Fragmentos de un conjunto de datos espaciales
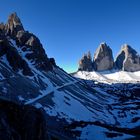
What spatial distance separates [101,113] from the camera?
14488 cm

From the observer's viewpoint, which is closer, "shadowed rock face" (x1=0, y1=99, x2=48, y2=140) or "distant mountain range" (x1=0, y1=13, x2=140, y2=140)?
"shadowed rock face" (x1=0, y1=99, x2=48, y2=140)

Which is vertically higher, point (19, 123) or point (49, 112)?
point (19, 123)

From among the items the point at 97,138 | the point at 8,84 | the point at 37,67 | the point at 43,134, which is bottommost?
the point at 97,138

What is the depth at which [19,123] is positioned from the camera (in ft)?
79.7

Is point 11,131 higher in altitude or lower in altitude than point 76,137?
higher

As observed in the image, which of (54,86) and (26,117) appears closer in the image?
(26,117)

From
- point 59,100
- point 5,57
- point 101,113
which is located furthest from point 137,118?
point 5,57

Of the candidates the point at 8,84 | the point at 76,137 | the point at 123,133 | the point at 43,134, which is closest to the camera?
the point at 43,134

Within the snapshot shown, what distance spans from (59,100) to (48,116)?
32333mm

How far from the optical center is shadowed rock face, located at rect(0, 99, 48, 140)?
22641 mm

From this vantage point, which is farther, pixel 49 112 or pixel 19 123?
pixel 49 112

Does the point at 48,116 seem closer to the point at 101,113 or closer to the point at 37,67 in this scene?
the point at 101,113

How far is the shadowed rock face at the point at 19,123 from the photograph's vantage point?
22641 millimetres

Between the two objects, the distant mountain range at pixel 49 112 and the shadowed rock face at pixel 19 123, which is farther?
the distant mountain range at pixel 49 112
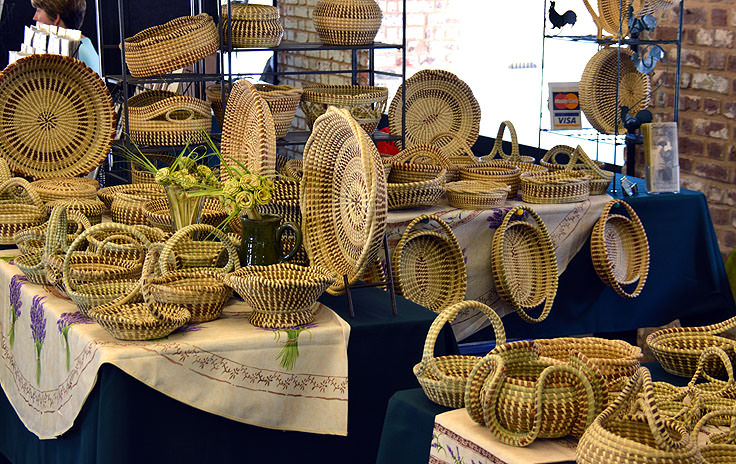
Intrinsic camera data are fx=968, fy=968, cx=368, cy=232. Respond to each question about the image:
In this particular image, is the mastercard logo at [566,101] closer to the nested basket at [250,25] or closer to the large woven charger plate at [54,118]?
the nested basket at [250,25]

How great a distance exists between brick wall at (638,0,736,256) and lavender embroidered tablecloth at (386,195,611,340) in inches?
30.5

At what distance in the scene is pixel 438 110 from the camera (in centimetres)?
423

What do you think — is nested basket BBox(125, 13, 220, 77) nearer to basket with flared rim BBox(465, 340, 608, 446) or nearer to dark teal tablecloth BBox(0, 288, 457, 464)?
dark teal tablecloth BBox(0, 288, 457, 464)

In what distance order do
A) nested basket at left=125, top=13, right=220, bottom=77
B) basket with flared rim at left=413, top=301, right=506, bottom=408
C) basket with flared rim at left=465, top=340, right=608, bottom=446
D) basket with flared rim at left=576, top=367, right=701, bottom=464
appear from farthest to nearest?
1. nested basket at left=125, top=13, right=220, bottom=77
2. basket with flared rim at left=413, top=301, right=506, bottom=408
3. basket with flared rim at left=465, top=340, right=608, bottom=446
4. basket with flared rim at left=576, top=367, right=701, bottom=464

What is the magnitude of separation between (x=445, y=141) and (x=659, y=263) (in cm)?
103

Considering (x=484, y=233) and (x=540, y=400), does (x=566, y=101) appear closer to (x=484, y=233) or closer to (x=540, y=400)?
(x=484, y=233)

Objetivo — Copia sin cambios las líneas que van desde la que contiene "At what distance" hasta el final de los ítems, con ambos extremos incluidos.

Respuesta —
At what distance in the scene is pixel 438 110 from the camera (in centimetres)?
423

What do you think — is nested basket BBox(125, 13, 220, 77) nearer to basket with flared rim BBox(465, 340, 608, 446) or nearer to dark teal tablecloth BBox(0, 288, 457, 464)?
dark teal tablecloth BBox(0, 288, 457, 464)

In what distance order do
A) nested basket at left=125, top=13, right=220, bottom=77
B) basket with flared rim at left=413, top=301, right=506, bottom=408
C) basket with flared rim at left=465, top=340, right=608, bottom=446
D) basket with flared rim at left=576, top=367, right=701, bottom=464
appear from farthest to nearest?
1. nested basket at left=125, top=13, right=220, bottom=77
2. basket with flared rim at left=413, top=301, right=506, bottom=408
3. basket with flared rim at left=465, top=340, right=608, bottom=446
4. basket with flared rim at left=576, top=367, right=701, bottom=464

What is the magnitude of separation between (x=445, y=141) and (x=659, y=263) (in cm)?
103

Considering (x=484, y=233) and (x=540, y=400), does (x=566, y=101) appear closer to (x=484, y=233) or closer to (x=540, y=400)?
(x=484, y=233)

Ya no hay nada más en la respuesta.